# EXERCISE BRIEF
Gather every line in the rows below that contains the word "separation".

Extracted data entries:
— BEGIN —
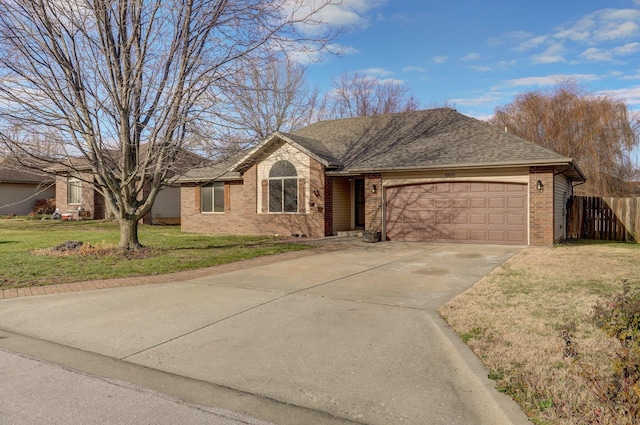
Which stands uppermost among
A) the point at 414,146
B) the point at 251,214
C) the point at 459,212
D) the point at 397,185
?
the point at 414,146

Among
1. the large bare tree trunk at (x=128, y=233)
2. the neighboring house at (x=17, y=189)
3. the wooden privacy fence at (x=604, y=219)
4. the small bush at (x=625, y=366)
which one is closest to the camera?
the small bush at (x=625, y=366)

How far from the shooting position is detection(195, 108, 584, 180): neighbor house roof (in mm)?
14180

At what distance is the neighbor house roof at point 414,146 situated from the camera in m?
14.2

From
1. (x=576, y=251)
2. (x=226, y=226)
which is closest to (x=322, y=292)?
(x=576, y=251)

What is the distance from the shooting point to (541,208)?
1364cm

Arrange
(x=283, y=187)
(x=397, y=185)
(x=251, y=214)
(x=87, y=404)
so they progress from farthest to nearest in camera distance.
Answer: (x=251, y=214)
(x=283, y=187)
(x=397, y=185)
(x=87, y=404)

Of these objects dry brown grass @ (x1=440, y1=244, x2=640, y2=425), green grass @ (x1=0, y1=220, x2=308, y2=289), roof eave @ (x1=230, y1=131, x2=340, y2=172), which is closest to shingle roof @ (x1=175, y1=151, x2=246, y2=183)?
roof eave @ (x1=230, y1=131, x2=340, y2=172)

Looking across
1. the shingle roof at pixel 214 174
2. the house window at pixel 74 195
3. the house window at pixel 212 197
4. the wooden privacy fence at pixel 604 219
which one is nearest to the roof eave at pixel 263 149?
the shingle roof at pixel 214 174

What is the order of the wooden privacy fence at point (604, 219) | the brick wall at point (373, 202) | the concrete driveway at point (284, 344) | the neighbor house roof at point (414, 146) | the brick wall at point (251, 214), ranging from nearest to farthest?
1. the concrete driveway at point (284, 344)
2. the neighbor house roof at point (414, 146)
3. the brick wall at point (373, 202)
4. the wooden privacy fence at point (604, 219)
5. the brick wall at point (251, 214)

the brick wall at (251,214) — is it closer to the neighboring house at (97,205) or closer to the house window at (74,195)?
the neighboring house at (97,205)

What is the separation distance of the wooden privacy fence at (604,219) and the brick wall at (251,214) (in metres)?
10.5

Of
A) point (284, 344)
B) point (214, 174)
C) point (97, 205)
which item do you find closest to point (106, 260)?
point (284, 344)

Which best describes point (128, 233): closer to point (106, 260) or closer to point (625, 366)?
point (106, 260)

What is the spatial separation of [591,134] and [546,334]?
2834 cm
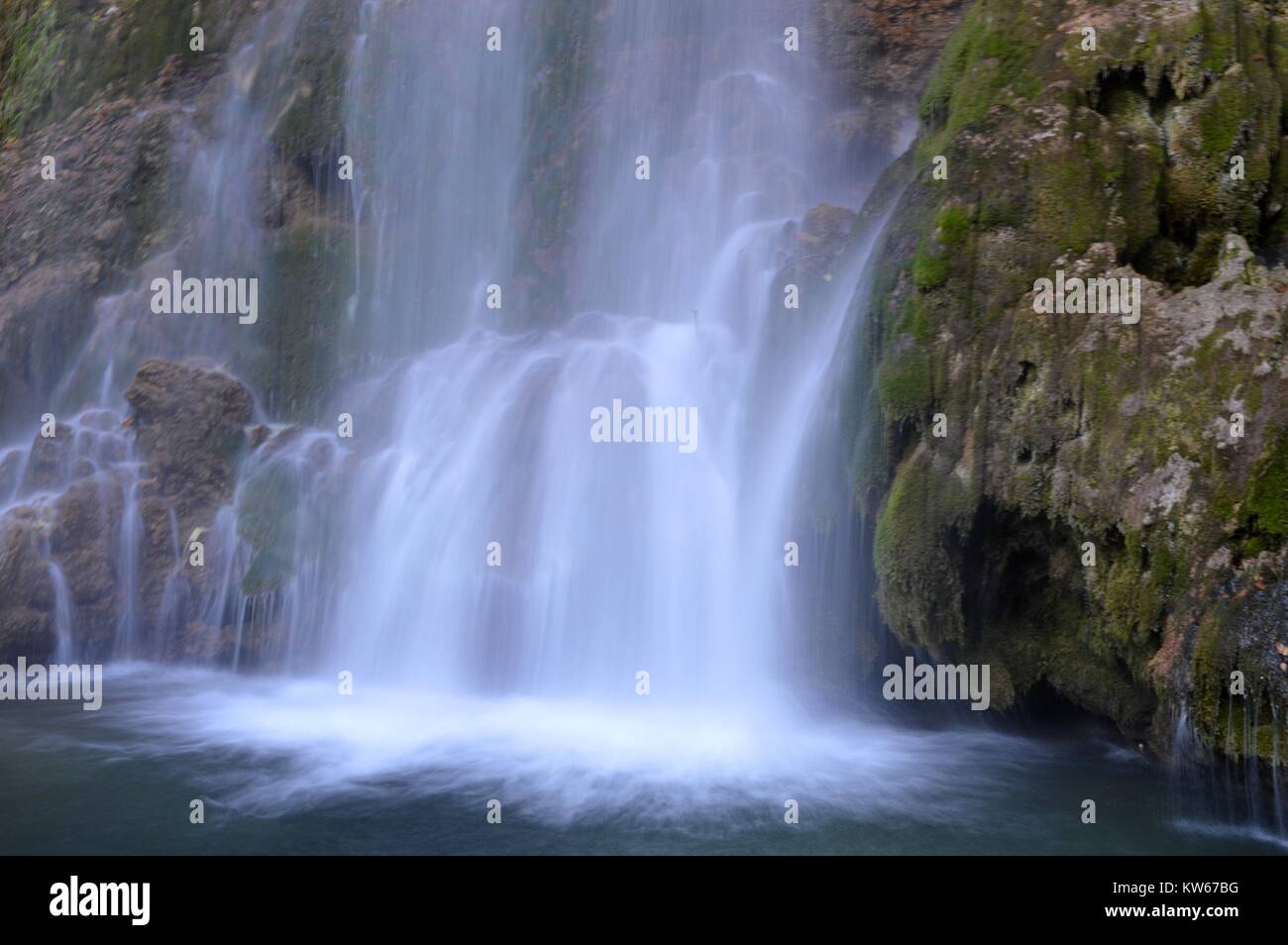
— END —
# OUTPUT
What is the separation distance of the wooden privacy fence at (604,219) and the brick wall at (251,214) (in metres)?
What is the spatial separation of [591,134] and [546,334]?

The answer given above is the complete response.